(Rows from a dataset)
▬▬▬
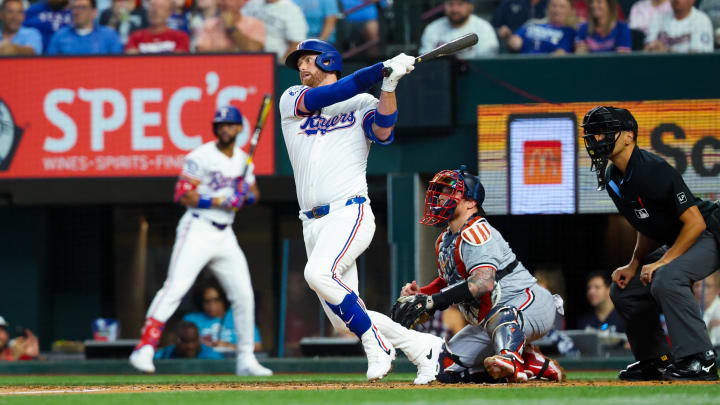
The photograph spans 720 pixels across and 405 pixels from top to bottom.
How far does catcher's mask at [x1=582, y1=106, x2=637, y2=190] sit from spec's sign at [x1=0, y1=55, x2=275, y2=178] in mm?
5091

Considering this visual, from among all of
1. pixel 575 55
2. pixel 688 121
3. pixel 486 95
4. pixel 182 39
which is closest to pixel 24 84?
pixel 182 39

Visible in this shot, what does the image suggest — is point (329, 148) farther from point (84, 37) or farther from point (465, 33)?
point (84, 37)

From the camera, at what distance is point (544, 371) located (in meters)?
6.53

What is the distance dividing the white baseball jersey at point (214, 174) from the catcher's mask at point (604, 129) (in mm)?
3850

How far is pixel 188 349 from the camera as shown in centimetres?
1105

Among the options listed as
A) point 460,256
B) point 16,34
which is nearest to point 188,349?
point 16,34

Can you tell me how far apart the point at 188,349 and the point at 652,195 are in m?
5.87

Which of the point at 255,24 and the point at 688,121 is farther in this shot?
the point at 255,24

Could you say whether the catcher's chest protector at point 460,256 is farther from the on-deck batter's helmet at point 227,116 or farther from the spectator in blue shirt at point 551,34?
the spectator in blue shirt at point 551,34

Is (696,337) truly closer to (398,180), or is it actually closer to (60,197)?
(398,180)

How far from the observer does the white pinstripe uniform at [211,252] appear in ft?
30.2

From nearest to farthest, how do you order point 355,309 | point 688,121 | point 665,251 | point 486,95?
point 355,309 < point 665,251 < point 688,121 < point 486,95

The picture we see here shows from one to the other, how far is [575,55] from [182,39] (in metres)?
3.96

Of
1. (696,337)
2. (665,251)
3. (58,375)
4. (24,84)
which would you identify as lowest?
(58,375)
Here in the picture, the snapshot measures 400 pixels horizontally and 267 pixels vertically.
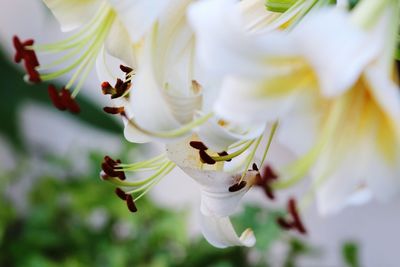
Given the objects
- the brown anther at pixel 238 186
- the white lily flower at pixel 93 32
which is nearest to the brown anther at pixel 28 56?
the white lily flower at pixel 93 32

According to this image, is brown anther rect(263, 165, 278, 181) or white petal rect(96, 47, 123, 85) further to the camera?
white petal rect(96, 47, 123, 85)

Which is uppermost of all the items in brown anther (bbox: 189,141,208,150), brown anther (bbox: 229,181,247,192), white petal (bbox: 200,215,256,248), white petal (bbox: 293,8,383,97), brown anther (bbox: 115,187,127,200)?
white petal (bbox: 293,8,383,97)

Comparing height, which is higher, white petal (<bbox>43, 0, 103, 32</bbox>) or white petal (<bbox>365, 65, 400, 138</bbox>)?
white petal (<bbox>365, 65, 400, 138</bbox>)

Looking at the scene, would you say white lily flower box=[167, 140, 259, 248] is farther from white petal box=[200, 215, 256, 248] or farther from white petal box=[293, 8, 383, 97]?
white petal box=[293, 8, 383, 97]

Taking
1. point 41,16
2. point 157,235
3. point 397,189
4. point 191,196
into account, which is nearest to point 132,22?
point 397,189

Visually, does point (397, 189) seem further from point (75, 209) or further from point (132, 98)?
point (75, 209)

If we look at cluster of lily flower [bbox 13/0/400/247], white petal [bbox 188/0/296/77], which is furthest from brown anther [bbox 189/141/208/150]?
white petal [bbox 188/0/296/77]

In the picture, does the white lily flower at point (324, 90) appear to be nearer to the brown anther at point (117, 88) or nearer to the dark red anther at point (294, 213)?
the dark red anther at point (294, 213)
▬▬▬
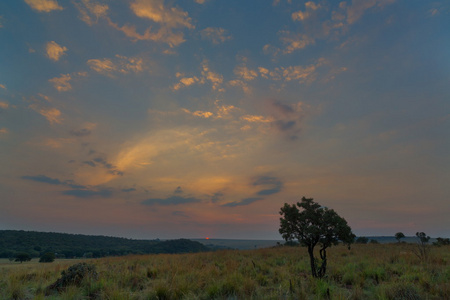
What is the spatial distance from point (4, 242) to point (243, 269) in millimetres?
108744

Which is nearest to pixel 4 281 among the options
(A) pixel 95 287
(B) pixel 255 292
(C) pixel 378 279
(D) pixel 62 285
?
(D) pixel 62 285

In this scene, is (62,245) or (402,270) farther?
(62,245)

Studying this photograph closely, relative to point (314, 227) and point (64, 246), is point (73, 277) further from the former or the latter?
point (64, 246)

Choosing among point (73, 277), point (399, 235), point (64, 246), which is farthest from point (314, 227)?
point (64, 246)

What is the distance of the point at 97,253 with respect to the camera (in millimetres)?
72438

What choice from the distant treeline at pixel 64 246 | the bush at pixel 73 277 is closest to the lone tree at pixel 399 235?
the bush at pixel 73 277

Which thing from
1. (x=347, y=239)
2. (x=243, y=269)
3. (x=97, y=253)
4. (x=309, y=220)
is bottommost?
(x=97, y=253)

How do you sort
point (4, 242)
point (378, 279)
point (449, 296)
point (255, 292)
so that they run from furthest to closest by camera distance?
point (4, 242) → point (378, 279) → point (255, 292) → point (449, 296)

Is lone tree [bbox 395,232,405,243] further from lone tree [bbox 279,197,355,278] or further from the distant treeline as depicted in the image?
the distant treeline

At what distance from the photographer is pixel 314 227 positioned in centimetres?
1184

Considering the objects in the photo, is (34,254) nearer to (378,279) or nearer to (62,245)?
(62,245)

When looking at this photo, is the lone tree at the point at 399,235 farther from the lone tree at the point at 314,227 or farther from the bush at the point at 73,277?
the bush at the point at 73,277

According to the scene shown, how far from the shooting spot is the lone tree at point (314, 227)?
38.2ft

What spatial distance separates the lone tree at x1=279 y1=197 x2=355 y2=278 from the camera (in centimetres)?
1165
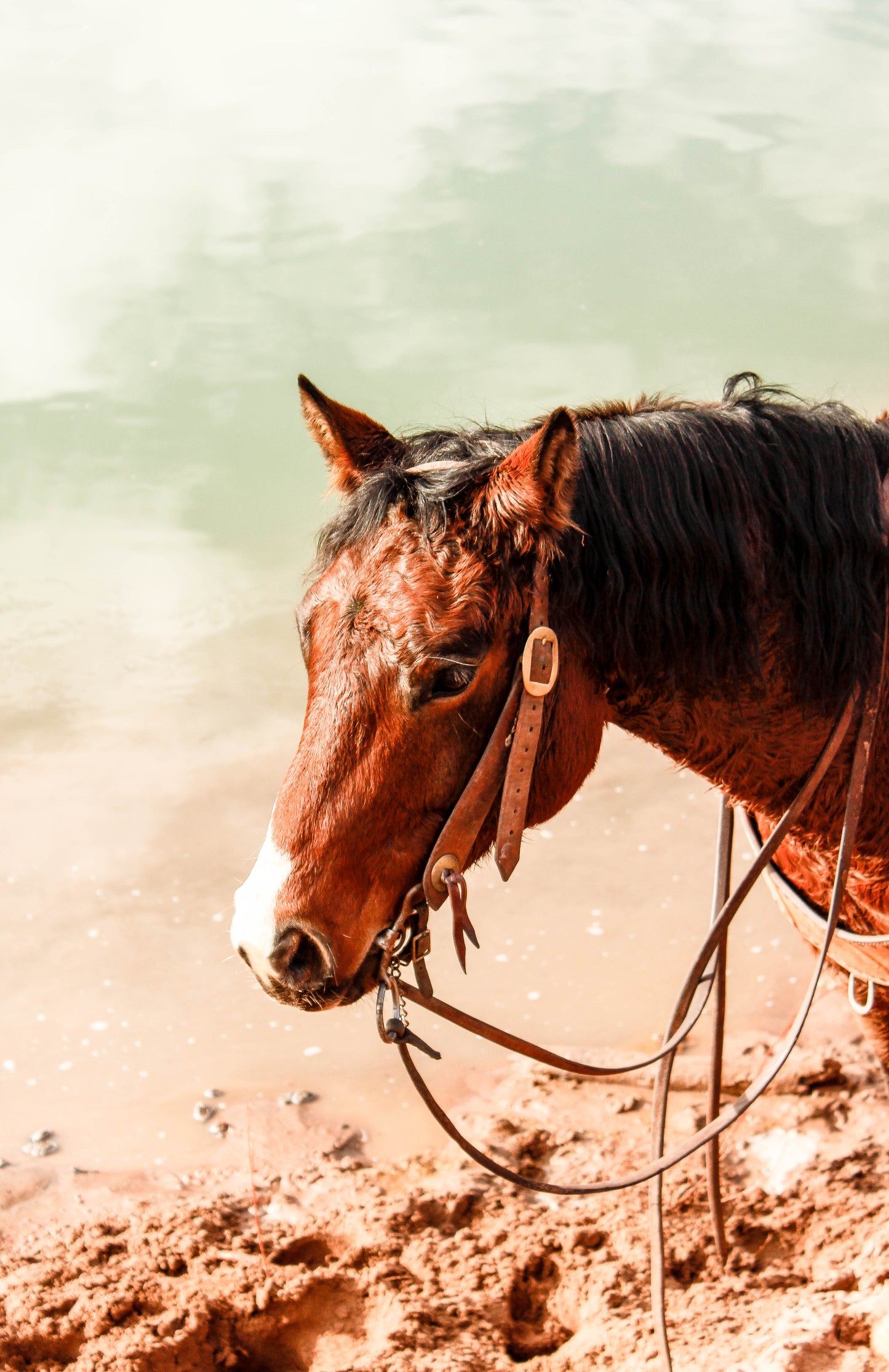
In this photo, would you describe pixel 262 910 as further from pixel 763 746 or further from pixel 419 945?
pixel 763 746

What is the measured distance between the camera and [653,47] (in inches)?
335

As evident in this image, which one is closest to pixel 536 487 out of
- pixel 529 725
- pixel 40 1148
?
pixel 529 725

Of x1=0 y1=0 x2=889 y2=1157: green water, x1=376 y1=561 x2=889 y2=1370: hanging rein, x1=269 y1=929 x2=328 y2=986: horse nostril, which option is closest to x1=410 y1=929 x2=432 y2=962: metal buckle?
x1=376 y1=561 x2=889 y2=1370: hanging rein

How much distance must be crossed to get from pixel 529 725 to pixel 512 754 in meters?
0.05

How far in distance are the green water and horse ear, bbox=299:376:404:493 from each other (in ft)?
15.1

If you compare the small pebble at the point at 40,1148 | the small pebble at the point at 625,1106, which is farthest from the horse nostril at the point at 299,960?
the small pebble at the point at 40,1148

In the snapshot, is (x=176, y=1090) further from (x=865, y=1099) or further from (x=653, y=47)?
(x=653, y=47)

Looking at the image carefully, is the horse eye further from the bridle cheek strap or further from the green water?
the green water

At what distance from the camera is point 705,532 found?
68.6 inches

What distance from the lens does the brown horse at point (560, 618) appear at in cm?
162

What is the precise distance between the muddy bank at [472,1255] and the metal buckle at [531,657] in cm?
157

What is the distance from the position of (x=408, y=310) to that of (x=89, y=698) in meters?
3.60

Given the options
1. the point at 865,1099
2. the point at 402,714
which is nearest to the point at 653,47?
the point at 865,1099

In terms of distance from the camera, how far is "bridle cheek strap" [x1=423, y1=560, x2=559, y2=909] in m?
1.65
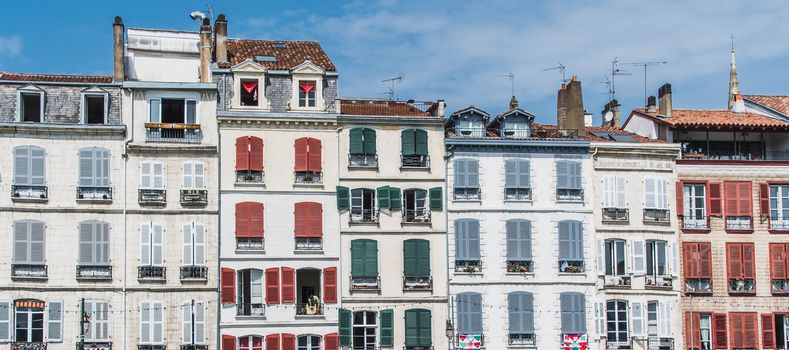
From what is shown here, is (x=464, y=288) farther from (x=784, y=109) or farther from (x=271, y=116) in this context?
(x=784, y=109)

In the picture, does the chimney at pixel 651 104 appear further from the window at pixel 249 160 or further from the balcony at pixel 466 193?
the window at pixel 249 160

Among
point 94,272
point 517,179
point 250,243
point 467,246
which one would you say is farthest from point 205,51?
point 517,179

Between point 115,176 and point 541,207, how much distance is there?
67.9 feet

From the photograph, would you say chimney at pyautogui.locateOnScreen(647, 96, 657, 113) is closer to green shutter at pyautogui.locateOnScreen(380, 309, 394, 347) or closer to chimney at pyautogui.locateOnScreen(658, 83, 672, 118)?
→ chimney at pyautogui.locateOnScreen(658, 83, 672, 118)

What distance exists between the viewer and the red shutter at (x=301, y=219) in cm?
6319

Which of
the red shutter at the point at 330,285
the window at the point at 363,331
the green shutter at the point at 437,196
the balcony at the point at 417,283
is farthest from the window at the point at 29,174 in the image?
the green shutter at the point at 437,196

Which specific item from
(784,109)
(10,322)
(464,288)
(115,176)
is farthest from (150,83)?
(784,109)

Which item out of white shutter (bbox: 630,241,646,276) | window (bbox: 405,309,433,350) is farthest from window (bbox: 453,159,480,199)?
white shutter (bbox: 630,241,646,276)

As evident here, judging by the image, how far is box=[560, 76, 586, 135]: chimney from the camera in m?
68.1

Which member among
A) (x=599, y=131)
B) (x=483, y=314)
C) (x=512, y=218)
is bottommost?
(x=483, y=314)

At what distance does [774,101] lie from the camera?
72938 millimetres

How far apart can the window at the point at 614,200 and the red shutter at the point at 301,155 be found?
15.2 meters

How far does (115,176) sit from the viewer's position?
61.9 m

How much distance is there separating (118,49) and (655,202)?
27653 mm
▬▬▬
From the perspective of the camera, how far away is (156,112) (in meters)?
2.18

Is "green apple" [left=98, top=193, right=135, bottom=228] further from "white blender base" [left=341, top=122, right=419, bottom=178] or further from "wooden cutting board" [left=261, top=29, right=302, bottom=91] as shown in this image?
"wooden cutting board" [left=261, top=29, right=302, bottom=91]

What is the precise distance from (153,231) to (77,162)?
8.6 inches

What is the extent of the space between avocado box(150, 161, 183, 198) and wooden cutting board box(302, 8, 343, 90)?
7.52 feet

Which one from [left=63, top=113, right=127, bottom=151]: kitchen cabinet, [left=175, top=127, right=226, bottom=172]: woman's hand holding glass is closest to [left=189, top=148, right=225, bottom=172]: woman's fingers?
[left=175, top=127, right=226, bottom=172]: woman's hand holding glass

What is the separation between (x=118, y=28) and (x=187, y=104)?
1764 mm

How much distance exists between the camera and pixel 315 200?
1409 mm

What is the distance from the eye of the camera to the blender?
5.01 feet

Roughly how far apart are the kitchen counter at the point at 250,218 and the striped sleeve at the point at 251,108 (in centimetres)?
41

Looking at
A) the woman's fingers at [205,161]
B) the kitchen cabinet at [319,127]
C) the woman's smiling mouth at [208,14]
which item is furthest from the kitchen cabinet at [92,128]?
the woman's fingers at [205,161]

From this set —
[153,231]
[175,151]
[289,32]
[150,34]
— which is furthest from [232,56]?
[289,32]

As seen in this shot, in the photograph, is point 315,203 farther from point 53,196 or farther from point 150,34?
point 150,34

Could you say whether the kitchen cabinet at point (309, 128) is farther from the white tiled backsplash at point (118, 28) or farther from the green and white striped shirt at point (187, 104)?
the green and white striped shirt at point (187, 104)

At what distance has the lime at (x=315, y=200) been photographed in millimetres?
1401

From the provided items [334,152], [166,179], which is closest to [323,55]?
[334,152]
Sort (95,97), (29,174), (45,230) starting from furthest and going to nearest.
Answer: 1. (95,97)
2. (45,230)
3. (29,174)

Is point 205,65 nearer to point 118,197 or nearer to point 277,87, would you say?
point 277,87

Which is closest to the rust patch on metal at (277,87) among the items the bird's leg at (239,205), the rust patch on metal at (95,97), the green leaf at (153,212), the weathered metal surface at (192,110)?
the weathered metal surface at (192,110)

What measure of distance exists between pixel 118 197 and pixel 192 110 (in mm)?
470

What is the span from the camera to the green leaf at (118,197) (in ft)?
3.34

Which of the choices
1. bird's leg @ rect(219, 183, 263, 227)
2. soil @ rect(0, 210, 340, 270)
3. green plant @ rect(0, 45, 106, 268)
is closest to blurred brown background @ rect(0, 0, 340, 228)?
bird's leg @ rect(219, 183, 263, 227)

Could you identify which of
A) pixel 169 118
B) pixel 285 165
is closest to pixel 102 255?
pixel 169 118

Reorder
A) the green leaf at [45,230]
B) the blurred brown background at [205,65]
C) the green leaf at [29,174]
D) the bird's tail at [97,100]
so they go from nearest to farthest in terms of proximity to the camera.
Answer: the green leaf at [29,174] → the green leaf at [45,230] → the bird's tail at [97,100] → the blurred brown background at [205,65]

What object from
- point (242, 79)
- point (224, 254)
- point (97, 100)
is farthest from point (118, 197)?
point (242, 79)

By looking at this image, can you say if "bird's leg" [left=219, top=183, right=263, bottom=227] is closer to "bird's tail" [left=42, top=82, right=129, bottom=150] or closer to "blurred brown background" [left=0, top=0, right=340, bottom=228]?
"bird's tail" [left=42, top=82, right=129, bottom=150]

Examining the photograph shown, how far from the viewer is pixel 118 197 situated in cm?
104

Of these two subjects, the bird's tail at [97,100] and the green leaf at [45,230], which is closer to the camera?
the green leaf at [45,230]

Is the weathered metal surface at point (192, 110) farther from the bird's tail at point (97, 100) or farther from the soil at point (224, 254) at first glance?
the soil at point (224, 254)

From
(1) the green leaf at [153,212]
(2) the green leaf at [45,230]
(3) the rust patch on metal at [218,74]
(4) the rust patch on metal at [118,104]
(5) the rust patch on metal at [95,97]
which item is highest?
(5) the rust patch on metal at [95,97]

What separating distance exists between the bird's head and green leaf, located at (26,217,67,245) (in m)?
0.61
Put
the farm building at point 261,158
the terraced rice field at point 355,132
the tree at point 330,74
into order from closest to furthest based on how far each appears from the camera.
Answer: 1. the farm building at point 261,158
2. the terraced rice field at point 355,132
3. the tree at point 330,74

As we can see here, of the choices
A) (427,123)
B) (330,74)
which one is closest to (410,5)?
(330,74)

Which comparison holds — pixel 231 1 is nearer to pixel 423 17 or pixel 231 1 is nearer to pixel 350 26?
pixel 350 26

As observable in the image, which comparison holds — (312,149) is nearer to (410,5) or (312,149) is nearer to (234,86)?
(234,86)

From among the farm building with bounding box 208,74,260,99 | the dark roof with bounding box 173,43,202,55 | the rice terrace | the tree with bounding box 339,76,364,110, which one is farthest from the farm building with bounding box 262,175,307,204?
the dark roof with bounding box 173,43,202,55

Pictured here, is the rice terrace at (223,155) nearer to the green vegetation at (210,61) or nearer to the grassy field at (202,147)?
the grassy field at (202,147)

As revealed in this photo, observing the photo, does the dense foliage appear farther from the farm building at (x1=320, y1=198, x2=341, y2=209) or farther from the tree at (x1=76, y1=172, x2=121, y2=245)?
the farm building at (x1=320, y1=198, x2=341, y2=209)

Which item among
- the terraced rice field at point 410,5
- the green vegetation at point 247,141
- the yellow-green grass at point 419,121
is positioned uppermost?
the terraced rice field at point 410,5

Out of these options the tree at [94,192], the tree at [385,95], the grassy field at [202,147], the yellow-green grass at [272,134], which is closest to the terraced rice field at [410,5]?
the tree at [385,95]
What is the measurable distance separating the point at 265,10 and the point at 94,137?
▬▬▬
• **WORK TO BE COMPLETED**
Please return every line from the rows above that contains the string "glass", matching case exactly.

• **TASK ANSWER**
Which one from [left=63, top=113, right=127, bottom=151]: kitchen cabinet, [left=175, top=127, right=226, bottom=172]: woman's hand holding glass is closest to [left=189, top=148, right=225, bottom=172]: woman's fingers?
[left=175, top=127, right=226, bottom=172]: woman's hand holding glass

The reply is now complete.